* BEGIN Available records *

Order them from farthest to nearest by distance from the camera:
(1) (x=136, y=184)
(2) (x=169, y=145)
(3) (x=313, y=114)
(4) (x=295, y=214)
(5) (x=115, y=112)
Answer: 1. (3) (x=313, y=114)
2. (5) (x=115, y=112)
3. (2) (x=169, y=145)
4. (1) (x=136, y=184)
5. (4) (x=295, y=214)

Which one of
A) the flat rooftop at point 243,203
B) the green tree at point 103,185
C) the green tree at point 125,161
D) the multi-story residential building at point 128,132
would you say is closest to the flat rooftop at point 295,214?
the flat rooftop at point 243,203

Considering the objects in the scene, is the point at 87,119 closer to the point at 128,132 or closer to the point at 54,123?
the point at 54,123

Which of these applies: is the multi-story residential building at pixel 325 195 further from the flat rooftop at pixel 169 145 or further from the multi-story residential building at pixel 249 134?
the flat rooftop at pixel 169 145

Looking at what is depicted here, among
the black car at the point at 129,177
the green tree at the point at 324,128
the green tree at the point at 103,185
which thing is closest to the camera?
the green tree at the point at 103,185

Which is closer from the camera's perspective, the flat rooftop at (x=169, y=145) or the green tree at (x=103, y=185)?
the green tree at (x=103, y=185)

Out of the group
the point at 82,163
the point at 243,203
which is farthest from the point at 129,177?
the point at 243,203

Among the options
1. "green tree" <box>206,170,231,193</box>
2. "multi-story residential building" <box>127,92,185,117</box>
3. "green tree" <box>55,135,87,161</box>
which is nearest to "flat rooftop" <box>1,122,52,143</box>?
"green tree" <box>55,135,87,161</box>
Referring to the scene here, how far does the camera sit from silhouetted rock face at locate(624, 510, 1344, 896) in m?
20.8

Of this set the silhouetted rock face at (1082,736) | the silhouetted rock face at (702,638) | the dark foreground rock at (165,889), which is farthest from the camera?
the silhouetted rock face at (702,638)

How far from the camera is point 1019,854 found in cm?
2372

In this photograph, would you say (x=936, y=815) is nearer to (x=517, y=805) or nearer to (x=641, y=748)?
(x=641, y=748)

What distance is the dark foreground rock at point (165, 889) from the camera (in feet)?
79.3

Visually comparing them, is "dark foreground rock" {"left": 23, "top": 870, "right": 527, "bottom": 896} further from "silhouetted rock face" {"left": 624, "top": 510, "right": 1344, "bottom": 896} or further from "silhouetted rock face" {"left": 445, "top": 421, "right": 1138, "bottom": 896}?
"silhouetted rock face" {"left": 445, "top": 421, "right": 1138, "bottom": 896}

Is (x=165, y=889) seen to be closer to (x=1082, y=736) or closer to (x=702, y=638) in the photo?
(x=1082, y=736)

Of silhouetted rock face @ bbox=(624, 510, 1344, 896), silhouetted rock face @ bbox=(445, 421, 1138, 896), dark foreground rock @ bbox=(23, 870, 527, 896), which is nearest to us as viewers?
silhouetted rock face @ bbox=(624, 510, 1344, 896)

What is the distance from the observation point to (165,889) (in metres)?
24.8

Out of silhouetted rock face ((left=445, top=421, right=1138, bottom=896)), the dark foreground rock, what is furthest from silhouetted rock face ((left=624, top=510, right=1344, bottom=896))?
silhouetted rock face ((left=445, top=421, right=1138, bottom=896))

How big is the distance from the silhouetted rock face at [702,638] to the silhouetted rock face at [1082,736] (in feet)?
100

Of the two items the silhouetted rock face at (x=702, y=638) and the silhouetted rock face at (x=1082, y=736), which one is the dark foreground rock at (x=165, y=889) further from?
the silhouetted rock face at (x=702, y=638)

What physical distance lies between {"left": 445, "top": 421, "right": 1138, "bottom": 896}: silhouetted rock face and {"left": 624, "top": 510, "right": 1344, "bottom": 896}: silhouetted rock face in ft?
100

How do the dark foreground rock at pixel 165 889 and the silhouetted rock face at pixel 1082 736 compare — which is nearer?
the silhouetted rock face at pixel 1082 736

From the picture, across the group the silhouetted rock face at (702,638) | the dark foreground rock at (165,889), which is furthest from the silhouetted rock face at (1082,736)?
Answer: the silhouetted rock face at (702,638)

* END Available records *
* BEGIN Available records *

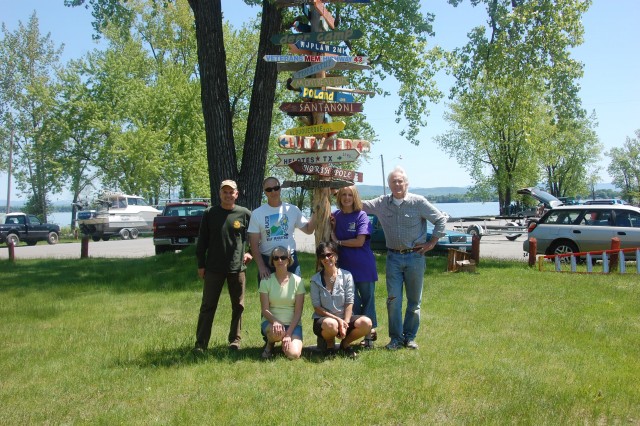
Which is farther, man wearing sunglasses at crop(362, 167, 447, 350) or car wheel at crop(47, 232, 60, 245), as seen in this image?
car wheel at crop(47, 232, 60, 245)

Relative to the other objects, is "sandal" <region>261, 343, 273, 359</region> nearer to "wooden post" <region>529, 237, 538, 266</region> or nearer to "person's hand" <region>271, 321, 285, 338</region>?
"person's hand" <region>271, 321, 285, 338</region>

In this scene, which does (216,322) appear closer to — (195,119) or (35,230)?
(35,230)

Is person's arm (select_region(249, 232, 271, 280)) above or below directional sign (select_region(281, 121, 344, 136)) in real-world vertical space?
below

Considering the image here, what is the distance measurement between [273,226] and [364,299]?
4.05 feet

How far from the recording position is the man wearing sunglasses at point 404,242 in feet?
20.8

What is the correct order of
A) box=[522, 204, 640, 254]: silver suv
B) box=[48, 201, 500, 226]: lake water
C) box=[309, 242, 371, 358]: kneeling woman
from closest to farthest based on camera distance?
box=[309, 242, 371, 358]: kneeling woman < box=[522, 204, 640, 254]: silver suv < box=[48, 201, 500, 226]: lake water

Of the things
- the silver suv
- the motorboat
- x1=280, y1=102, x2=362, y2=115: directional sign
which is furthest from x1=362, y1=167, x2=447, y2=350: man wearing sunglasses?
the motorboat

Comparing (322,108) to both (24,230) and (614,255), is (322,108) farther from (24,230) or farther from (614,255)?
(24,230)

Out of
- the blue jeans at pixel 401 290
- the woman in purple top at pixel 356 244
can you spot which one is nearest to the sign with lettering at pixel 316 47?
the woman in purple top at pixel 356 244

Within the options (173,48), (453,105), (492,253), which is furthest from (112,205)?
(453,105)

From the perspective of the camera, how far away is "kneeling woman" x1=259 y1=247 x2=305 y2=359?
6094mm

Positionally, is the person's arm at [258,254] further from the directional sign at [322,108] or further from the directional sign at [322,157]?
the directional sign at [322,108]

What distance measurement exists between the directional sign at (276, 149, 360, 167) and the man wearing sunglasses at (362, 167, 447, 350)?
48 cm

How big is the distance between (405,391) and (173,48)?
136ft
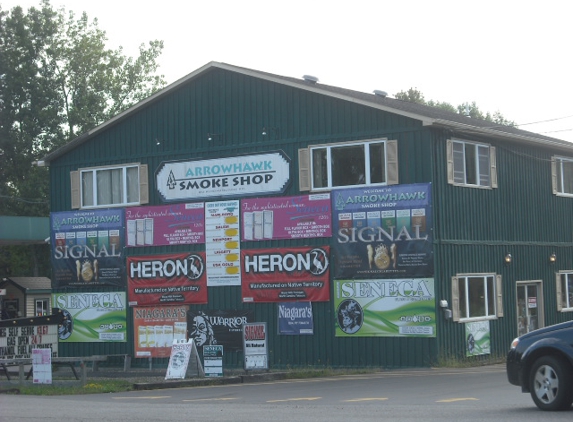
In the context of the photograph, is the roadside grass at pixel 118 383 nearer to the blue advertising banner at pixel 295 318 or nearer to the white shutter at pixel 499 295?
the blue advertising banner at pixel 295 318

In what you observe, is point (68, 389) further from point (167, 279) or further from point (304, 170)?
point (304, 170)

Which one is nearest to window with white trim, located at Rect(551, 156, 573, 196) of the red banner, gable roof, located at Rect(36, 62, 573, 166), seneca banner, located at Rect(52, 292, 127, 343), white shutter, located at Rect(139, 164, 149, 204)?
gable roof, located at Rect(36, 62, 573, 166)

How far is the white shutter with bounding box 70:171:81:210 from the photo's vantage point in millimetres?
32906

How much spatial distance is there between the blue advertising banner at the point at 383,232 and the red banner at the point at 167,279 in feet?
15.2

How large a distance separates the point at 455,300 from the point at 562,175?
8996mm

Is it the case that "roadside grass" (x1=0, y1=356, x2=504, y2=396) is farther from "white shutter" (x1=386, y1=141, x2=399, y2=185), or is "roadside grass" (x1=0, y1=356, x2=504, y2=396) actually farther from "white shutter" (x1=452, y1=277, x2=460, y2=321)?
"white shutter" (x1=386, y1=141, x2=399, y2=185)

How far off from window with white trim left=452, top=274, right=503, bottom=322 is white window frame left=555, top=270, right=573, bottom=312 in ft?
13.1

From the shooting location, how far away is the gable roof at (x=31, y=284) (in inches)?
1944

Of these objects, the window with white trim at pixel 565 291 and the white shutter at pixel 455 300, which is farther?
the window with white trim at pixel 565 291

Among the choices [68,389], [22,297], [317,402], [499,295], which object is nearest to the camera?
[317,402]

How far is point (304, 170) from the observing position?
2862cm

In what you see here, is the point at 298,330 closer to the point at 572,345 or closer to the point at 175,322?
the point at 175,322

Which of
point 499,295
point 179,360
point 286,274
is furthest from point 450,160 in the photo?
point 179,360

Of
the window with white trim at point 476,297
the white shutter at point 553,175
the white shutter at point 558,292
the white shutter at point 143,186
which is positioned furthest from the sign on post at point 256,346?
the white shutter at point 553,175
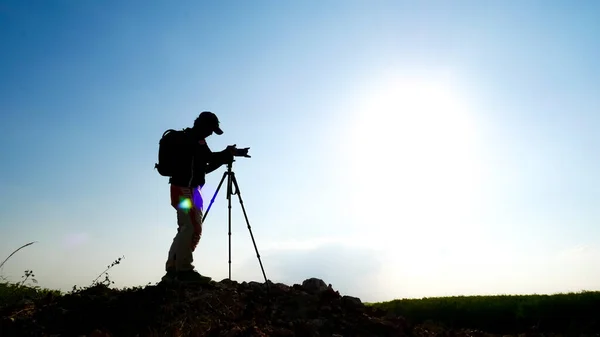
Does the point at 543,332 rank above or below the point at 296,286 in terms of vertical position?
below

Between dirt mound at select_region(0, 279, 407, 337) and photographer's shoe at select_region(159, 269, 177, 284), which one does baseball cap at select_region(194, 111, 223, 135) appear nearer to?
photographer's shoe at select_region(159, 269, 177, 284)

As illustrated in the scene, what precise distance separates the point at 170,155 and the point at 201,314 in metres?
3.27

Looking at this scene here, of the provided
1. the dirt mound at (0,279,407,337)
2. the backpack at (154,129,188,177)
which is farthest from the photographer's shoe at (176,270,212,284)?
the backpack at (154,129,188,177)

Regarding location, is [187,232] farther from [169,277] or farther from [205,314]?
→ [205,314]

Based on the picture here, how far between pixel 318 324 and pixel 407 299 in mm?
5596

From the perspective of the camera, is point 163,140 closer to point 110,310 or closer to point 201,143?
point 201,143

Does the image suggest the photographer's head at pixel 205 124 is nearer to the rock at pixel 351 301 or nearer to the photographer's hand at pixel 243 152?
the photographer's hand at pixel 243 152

* END Available records *

■ Set exercise ■
Reproduce the stretch of material from the line containing "Order them from" through the line containing "5. (4) (x=295, y=214)", changing "camera" to "viewer" and leaving everything else as it is.

■ Exercise solution ■
Order them from farthest to nearest by distance from the viewer:
(1) (x=136, y=184)
(2) (x=169, y=145)
(3) (x=313, y=114)
(4) (x=295, y=214)
(5) (x=115, y=112)
Answer: 1. (3) (x=313, y=114)
2. (5) (x=115, y=112)
3. (2) (x=169, y=145)
4. (1) (x=136, y=184)
5. (4) (x=295, y=214)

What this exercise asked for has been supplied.